## [課題 1]
記録の冒頭から「338 centimetres」を含む行までを、一字一句そのまま打ち直してください。最初と最後の行も含めます。

ある日、ヘビの巣窟へ
「すみません」
さて、今回は何だろう?
日本ではたびたび見知らぬ人から声を掛けられてきたが、フランスでも滞在期間の割には頻度がある。ボーっとしているのか、はたまた優柔不断なカモに見えるのか?日本の場合は間接的に勧誘へと進むケースが多かったので、それとなく察知し、回避できるようになった。一方、フランスは直接的に攻めてくる。「タバコ1本ちょうだい」とか「火を貸して」には「持っていない」で済むけれど、困惑するようなアプローチをされることもある。あるときなどは、お釣りの小銭を受け取った私の横へスススっと女性がすり寄ってきて、「そのお金があればパンが買えるから恵んで」と手を合わせて拝まれた。私の手の中のコインは2ユーロと10サンチームが1枚ずつ。当時バゲットは1ユーロしないで買えた。自分に余裕があればいいが、貯金を切り崩してやりくりしていた私は2ユーロをまるっと差し出すことに躊躇し、思わず「1ユーロならいいけど」と言ってしまった。その女性は納得せず2ユーロ要求してきたため、私も頑なになってしまい、「そんなに言うならこっちで」と10サンチームを渡したところ、「こんなんじゃ何も買えない!」と女性は逆ギレ。受け取ったくせに文句を言いながら去っていった。
あとで我に返ったとき、ふと思い出したことがある。故・野際陽子さんのアナウンサー時代の話だ。自宅で押し込み強盗に遭った野際さんは、数千円のお金を要求された際、1万円紙幣しか持ち合わせていなかったそうだ(当時のお給料は3万円くらいだったそうです)。そのため、「お釣りちょうだい」と言ったところ、強盗は「釣りがあるならこんなことするか!」と返したという。私が遭った女性は強盗ではないし、金額も桁違いだけれど、「1ユーロならいい」と言った私に「釣りなんかあるか!」と思ったことだろう。ちなみに、野際さんは強盗に1万円渡したところ、後日「心優しき姉さんへ」と添えられた封筒でお釣りが返ってきたそうだ。器の大きい人のやることは相手も変えるんだな、と感心しつつ、やはり見知らぬ人にはいつも構えてしまう自分がいる。
今回声を掛けてきたのは、37~42歳くらいの美術館勤めの男性だった。私が館内でフジタの作品を鑑賞していた際、「日本人ですか?」と近づいてきたのだ。
(この手の問いかけには慎重に対処しないと)
男性は私の横について作品の説明をしてくる。本当ならすぐにでも立ち去りたかったが、入場料を支払っているし、見ていない作品も多かったから、私はひたすら絵画から目をそらさず、適当に返事していた。
「絵が好きなの?」
「まあ、そこそこ」
「日本人は絵が好きだよね?」
「う~ん、どうでしょう。人によるかも」
「そうなの?小さな美術館なのに、日本人が結構来るよ」
(世界的に有名な画家の作品が多いし、街に観光スポットが少ないからじゃない?)
相槌に疲れ、心の中だけで返すようになっても、男性はずっとついてくる。
「あの、1人で見ているので、気にせず仕事してください」

## [保存データ]

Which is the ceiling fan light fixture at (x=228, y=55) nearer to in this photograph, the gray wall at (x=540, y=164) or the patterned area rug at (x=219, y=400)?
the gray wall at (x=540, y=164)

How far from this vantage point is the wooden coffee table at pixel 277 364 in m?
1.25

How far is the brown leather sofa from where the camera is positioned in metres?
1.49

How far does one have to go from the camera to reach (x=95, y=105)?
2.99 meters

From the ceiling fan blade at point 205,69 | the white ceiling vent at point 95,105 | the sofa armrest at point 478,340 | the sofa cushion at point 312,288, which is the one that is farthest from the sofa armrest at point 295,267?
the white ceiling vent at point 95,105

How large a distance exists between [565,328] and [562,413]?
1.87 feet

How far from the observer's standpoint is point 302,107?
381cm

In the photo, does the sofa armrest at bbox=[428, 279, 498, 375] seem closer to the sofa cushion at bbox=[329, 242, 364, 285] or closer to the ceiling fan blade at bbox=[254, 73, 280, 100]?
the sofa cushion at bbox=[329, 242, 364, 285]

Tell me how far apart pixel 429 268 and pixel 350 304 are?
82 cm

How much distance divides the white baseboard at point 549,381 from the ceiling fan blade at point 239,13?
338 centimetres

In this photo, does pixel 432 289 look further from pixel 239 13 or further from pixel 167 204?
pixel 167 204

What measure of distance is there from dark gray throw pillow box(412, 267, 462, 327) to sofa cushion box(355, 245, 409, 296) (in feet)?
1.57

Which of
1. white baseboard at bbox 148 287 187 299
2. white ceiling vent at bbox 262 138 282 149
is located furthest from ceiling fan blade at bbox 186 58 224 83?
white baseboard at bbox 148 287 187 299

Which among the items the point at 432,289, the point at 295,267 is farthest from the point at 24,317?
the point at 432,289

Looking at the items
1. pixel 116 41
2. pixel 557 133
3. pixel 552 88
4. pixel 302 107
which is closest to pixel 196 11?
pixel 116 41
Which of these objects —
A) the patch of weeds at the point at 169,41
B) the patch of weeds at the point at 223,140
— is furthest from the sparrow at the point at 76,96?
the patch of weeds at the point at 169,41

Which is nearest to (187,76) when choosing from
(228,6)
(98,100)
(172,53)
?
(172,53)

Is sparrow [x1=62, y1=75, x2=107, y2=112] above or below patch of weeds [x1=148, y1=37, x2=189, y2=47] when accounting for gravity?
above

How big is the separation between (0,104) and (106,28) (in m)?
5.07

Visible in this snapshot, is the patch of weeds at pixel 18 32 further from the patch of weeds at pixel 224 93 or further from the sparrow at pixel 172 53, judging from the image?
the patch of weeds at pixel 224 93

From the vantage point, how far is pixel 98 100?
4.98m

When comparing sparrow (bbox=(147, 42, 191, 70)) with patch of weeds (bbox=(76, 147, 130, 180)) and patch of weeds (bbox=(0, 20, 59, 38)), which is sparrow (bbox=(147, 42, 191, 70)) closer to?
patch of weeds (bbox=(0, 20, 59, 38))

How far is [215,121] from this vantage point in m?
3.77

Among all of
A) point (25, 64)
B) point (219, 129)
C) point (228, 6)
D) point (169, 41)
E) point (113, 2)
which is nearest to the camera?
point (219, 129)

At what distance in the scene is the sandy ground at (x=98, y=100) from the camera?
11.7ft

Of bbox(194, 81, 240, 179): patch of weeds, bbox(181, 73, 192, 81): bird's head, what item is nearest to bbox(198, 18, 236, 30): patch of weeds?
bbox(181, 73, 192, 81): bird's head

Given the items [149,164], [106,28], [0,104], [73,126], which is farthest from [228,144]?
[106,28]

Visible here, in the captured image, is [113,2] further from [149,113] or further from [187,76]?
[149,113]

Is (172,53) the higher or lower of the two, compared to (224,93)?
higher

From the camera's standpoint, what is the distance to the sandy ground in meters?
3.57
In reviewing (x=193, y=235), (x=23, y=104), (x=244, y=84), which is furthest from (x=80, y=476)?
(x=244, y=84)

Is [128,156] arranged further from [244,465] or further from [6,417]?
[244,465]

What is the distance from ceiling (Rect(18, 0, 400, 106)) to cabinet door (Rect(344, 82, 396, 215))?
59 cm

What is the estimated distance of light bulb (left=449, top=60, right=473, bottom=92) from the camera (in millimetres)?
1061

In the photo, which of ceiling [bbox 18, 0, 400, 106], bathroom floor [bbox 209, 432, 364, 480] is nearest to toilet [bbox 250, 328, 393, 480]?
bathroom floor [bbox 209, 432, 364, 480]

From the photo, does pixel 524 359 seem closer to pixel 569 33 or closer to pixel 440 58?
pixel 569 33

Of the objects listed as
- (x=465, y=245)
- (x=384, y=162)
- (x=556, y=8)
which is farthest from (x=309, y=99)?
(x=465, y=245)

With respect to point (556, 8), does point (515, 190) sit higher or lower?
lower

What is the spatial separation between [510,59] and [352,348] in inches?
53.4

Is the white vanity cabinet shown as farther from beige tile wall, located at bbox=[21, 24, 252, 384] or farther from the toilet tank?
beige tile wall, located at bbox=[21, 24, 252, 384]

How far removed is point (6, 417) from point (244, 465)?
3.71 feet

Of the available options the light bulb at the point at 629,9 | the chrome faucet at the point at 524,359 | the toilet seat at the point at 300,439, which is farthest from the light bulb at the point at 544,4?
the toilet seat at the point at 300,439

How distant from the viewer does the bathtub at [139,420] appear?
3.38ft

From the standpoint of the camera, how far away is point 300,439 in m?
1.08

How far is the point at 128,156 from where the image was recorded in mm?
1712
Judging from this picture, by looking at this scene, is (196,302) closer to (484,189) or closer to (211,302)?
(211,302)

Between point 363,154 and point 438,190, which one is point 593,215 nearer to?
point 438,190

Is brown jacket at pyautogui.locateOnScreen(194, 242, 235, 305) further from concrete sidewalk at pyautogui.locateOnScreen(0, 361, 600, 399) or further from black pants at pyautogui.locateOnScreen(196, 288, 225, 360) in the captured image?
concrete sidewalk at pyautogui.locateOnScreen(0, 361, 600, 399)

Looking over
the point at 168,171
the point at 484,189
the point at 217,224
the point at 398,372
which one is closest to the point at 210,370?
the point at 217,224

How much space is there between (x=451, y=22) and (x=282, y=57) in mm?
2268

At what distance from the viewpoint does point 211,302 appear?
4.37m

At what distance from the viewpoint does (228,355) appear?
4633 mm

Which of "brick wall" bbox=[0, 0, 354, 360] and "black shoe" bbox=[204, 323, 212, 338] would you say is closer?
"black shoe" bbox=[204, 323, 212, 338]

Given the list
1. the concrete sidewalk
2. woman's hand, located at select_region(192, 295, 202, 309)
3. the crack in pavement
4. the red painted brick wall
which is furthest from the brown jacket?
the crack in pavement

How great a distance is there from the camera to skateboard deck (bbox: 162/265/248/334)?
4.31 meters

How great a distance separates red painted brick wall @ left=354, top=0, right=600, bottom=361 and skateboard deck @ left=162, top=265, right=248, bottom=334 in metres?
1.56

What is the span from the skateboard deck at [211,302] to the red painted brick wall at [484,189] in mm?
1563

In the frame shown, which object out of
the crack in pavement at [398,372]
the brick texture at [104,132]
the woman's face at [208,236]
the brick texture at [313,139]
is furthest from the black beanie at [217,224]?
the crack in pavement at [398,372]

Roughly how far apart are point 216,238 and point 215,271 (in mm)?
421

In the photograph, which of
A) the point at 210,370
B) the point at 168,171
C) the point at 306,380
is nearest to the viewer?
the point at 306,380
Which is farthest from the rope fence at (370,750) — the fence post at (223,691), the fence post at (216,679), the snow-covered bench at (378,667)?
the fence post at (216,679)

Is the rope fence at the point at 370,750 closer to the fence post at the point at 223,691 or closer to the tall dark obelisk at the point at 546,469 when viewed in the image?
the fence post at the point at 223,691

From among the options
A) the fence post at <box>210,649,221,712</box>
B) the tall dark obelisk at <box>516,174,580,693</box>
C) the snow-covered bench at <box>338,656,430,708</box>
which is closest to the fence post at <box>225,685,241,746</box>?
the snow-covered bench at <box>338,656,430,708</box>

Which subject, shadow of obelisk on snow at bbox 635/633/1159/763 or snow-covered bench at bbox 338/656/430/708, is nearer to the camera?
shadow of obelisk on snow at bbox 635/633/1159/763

## [課題 2]
本文で、美術館勤めの男性が近づいてきたとき、筆者は誰の作品を鑑賞していましたか?

## [解答例 1]
Which is the ceiling fan light fixture at (x=228, y=55) nearer to in this photograph, the gray wall at (x=540, y=164) or the patterned area rug at (x=219, y=400)?
the gray wall at (x=540, y=164)

How far from this vantage point is the wooden coffee table at pixel 277 364 in m?
1.25

How far is the brown leather sofa from where the camera is positioned in metres?
1.49

How far does one have to go from the camera to reach (x=95, y=105)?
2.99 meters

From the ceiling fan blade at point 205,69 | the white ceiling vent at point 95,105 | the sofa armrest at point 478,340 | the sofa cushion at point 312,288, which is the one that is farthest from the sofa armrest at point 295,267?
the white ceiling vent at point 95,105

How large a distance exists between [565,328] and [562,413]?
1.87 feet

How far from the observer's standpoint is point 302,107?
381cm

In the photo, does the sofa armrest at bbox=[428, 279, 498, 375] seem closer to the sofa cushion at bbox=[329, 242, 364, 285] or closer to the ceiling fan blade at bbox=[254, 73, 280, 100]?
the sofa cushion at bbox=[329, 242, 364, 285]

Tell me how far apart pixel 429 268 and pixel 350 304 are?
82 cm

How much distance divides the white baseboard at point 549,381 from the ceiling fan blade at point 239,13?
338 centimetres

## [解答例 2]
フジタの作品です。